A futura A4, que será construída entre Amarante e a fronteira espanhola, passando por Vila Real e Bragança, poderá não ter portagens, no segundo troço, a partir de Vila Real e até à fronteira de Quintanilha.

A eventual SCUT (estrada sem custos para o utilizador) - noticiada, anteontem, pelo jornal \"Nordeste\" - ainda não está decidida, mas, segundo o deputado socialista do distrito de Bragança, Mota Andrade, \"ao contrário do que acontece no troço entre Vila Real e Amarante, que já está projectado, e perfeitamente definido que será um traçado completamente novo e com portagem, no troço entre Vila Real e a fronteira isso ainda está em estudo, pelo que essa possibilidade é verdadeira\", disse, ontem, ao JN.

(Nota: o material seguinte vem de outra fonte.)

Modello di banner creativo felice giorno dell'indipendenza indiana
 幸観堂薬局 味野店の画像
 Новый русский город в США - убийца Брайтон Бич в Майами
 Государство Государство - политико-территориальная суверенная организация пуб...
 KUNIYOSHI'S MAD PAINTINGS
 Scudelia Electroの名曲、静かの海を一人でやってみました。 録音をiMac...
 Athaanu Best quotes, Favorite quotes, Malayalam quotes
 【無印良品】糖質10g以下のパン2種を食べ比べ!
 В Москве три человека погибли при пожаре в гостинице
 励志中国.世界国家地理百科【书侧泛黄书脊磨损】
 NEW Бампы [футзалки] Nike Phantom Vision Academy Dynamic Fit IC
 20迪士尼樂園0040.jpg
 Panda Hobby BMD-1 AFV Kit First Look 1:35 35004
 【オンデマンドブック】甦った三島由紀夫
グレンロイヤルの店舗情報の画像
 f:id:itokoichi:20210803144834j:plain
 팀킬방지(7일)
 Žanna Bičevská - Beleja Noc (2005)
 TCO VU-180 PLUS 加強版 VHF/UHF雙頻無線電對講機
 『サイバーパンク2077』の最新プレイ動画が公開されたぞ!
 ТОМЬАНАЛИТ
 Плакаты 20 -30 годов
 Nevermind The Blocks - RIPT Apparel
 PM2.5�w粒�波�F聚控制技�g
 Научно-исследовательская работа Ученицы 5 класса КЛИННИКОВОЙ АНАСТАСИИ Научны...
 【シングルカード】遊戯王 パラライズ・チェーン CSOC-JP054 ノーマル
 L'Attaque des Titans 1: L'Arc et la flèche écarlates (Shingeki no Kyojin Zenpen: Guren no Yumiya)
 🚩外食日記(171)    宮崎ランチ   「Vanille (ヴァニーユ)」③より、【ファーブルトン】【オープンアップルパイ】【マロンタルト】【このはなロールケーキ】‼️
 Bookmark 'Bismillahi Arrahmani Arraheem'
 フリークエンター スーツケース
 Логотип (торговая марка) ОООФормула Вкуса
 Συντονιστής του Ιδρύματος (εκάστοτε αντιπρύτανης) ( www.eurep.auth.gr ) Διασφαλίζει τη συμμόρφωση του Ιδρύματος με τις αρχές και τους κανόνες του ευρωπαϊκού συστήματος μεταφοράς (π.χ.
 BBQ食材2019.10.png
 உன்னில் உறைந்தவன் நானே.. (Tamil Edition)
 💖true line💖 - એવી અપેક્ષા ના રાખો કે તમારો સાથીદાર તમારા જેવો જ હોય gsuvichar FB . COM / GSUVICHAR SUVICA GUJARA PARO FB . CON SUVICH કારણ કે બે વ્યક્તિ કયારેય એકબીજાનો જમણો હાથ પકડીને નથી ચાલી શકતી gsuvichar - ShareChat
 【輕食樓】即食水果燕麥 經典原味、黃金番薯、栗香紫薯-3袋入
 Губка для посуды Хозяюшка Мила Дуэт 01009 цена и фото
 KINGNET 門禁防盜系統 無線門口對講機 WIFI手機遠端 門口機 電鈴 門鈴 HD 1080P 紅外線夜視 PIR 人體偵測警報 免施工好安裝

O deputado socialista acrescenta, no entanto, que \"não vê qualquer problema se o troço vier a ter portagens, desde que o respectivo traçado não coincida em qualquer ponto com o actual IP4\". Uma ideia que defende para \"Bragança, Vila Real ou qualquer outro local do país\", acrescenta.

Jorge Nunes, presidente social-democrata da Câmara de Bragança, diz não ter \"qualquer informação nesse sentido\" (estrada em regime de SCUT) e estranha que \"tendo o secretário de Estado adjunto das Obras Públicas, Paulo Campos, estado em Bragança na passada sexta-feira, não tenha dado qualquer informação nesse sentido\". Jorge Nunes afirma, também, que, \"a auto-estrada - em traçado completamente novo - deverá ter portagem, uma vez que ficará com uma boa alternativa, ou seja o IP4\". Jorge Nunes é um defensor do princípio do \"utilizador-pagador\", mas também não vê com bons olhos que \"o traçado não seja completamente novo\".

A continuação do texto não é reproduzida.